AI coding agents may make software cheaper to build, but switching off major platforms remains expensive, risky, and deeply annoying

Salesforce CEO Marc Benioff appeared on the VC podcast All-In last week to share his vision for the future of AI and software. Among the usual bonhomie – he skipped Trump's trip to China; he's not a Democrat or Republican, just "here to support the country" – he revealed the CRM giant he co-founded may spend circa $300 million with Anthropic in 2026 to harness its coding agents.

"Everything's gonna be cheaper to make, it's more efficient," he told the show. "I can do things that I just could not do before. I can go faster than ever before. I can implement my software and sell it at the same time. I can break through obstacles that I've had because I have coding agents and humans working together."

There are other consequences of this rush to the LLM-guzzling future. Despite its growth, Salesforce did not hire any more software engineers in 2025. It has also cut around 4,000 support staff, although it has been hiring elsewhere.

So what's Salesforce doing with the money it's saving? It’s not going to the customer, it seems. In 2025, Benioff told investors he saw a "very high margin opportunity" in users adopting its AI agent platforms. Later, Miguel Milano, president and chief revenue officer, said he was happy to make a loss on a capped-price deal for AI agents in the short term, as the company had "20 years to monetize that customer."

Gartner later warned Salesforce users that a capped enterprise agreement for its AI and data platforms may not be available when they come to renew, potentially meaning customers could struggle to predict costs and understand value.

Salesforce responded: "The claim that we are moving away from capped agreements is inaccurate. Renewals remain flexible, and because AI compute costs may actually shift over time, we focus on tailoring terms so each customer can get the maximum value from their usage."

Regardless of the commercials, Benioff argued on the All-In podcast that customers would welcome the business outcomes from adopting its AI agent-based CRM and sales platforms. "What I can do for our customers is unprecedented; it's impossible to describe what we're gonna be able to do for customers. It's gonna be awesome."

Such confidence in AI coding agents' ability to help Salesforce build Salesforce raises the question of whether users could just get coding agents to build Salesforce, and cut out the middleman. The idea is the foundation of the so-called SaaS-pocalypse, exemplified by a market-rattling report from Citrini Research, which imagines the impact of LLM-based AI on the market for SaaS is such that by June 2028, US unemployment will hit 10 percent and former staffers at application vendors may have to work in other professions

The sentiment was echoed in a Reddit discussion based on the All-In podcast. One participant claimed to know of people who have already vibe-coded CRM systems to avoid paying Salesforce.
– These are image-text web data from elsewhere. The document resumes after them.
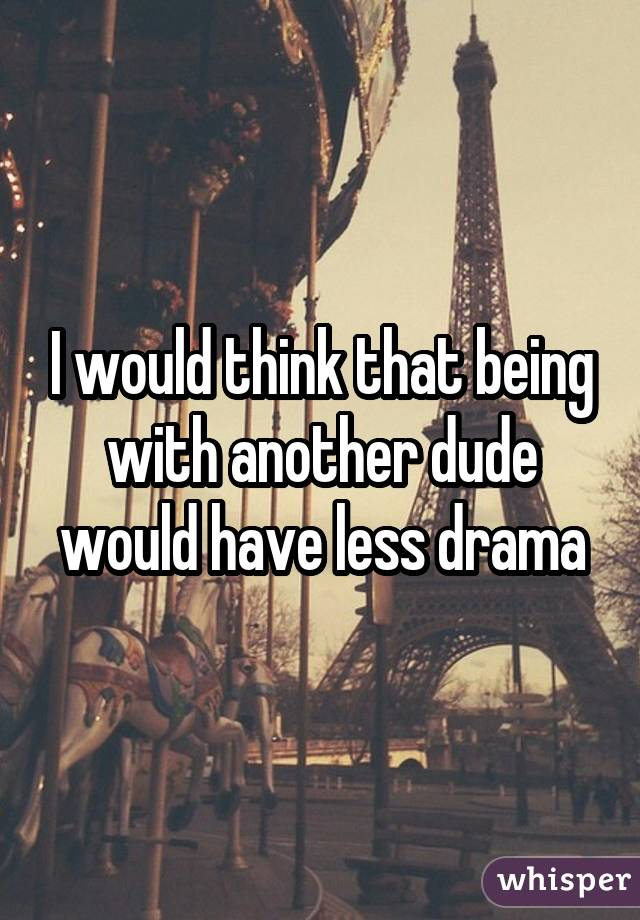 I would think that being with another dude would have less drama
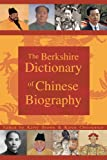 Berkshire Dictionary of Chinese Biography, Volumes 1-3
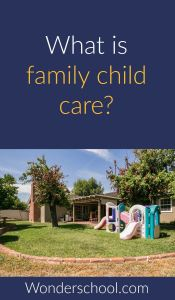 What is family child care aka home daycare or in-home preschool?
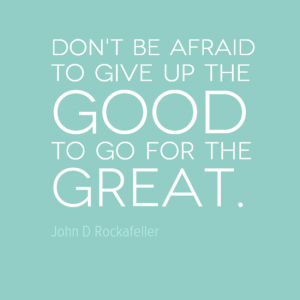 """Don't be afraid to give up the good to go for the great."" John D Rockafeller"
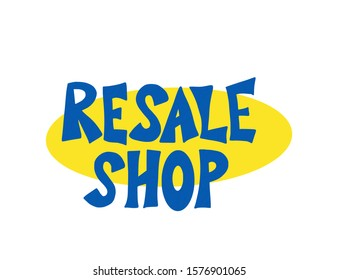 Resale shop hand drawn text emblem. Lettering isolated on white background. Vector illustration.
Even assuming that's viable, it wouldn't have the impact many expect. Users already have an alternative to paying big vendors. There have been FOSS alternatives to Microsoft's commercial bear traps office applications and PC operating systems for more than 20 years.

The reason customers don't move off these products is that although software is expensive, and some vendors enjoy eye-watering margins, most organizations don't spend that much on software as a proportion of their revenue. IT spending is 3-10 percent of total revenue in most organizations. Most of that is salaries. Software is way down the list. 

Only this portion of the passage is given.